C13A-0418:
Ice core sulfur and methanesulfonic acid (MSA) records from southern Greenland document North American and European air pollution and suggest a decline in regional biogenic sulfur emissions.

Monday, 15 December 2014
Daniel R Pasteris1, Joseph R McConnell1, John F Burkhart2,3 and Eric S Saltzman4, (1)Desert Res Inst, Reno, NV, United States, (2)Univ California, Atwater, CA, United States, (3)University of Oslo, Oslo, Norway, (4)University of California Irvine, Irvine, CA, United States
Abstract:
Sulfate aerosols have an important cooling effect on the Earth because they scatter sunlight back to space and form cloud condensation nuclei.
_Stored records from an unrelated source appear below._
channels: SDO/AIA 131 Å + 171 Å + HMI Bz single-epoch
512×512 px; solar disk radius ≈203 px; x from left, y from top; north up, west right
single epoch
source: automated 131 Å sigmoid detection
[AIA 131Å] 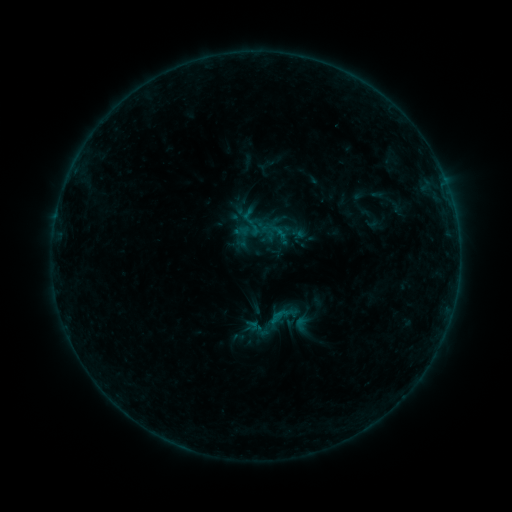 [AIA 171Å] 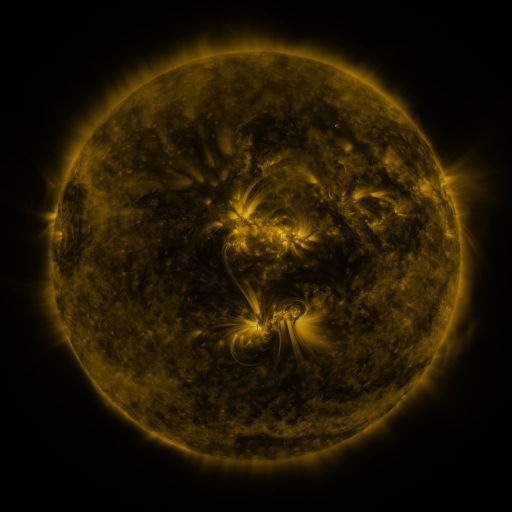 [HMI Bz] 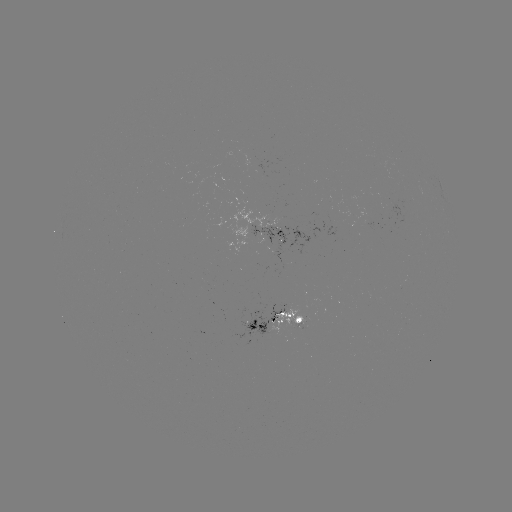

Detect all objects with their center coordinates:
sigmoid: [243, 218, 262, 237]
sigmoid: [246, 288, 310, 352]
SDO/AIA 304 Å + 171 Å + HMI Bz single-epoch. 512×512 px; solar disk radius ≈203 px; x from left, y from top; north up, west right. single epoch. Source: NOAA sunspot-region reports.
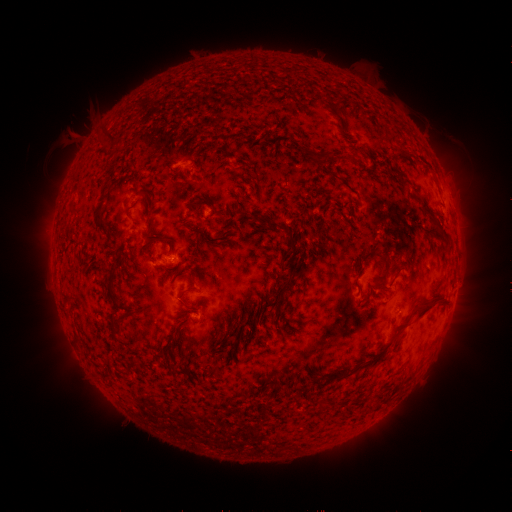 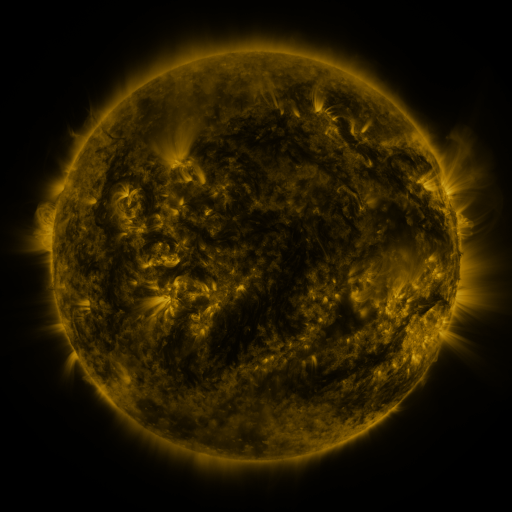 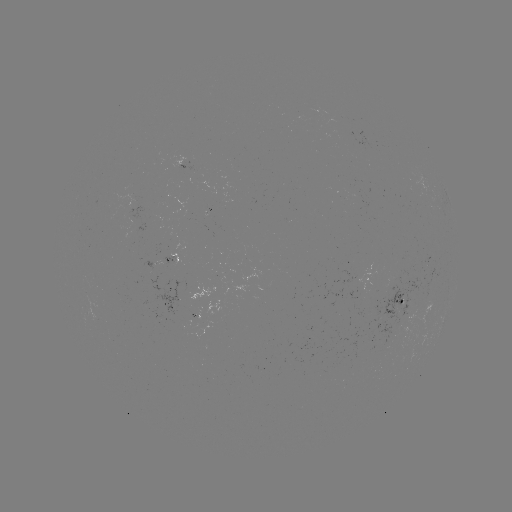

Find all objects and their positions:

However, understanding of the atmospheric sulfur cycle is incomplete, leading to uncertainty in the assessment of past, present and future climate forcing. Here we use annually resolved observations of sulfur and methanesulfonic acid (MSA) concentration in an array of precisely dated Southern Greenland ice cores to assess the history of sulfur pollution emitted from North America and Europe and the history of biogenic sulfate aerosol derived from the North Atlantic Ocean over the last 250 years. The ice core sulfur time series is found to closely track sulfur concentrations in North American and European precipitation since records began in 1965, and also closely tracks estimated sulfur emissions since 1850 within the air mass source region as determined by back trajectory analysis. However, a decline to near-preindustrial sulfur concentrations in the ice cores after 1995 that is not so extensive in the source region emissions indicates that there has been a change in sulfur cycling over the last 150 years. The ice core MSA time series shows a decline of 60% since the 1860s, and is well correlated with declining sea ice concentrations around Greenland, suggesting that the phytoplankton source of biogenic sulfur has declined due to a loss of marginal sea ice zone habitat. Incorporating the implied decrease in biogenic sulfur in our analysis improves the match between the ice core sulfur record and the source region emissions throughout the last 150 years, and solves the problem of the recent return to near-preindustrial levels in the Greenland ice. These findings indicate that the transport efficiency of sulfur air pollution has been relatively stable through the industrial era and that biogenic sulfur emissions in the region have declined.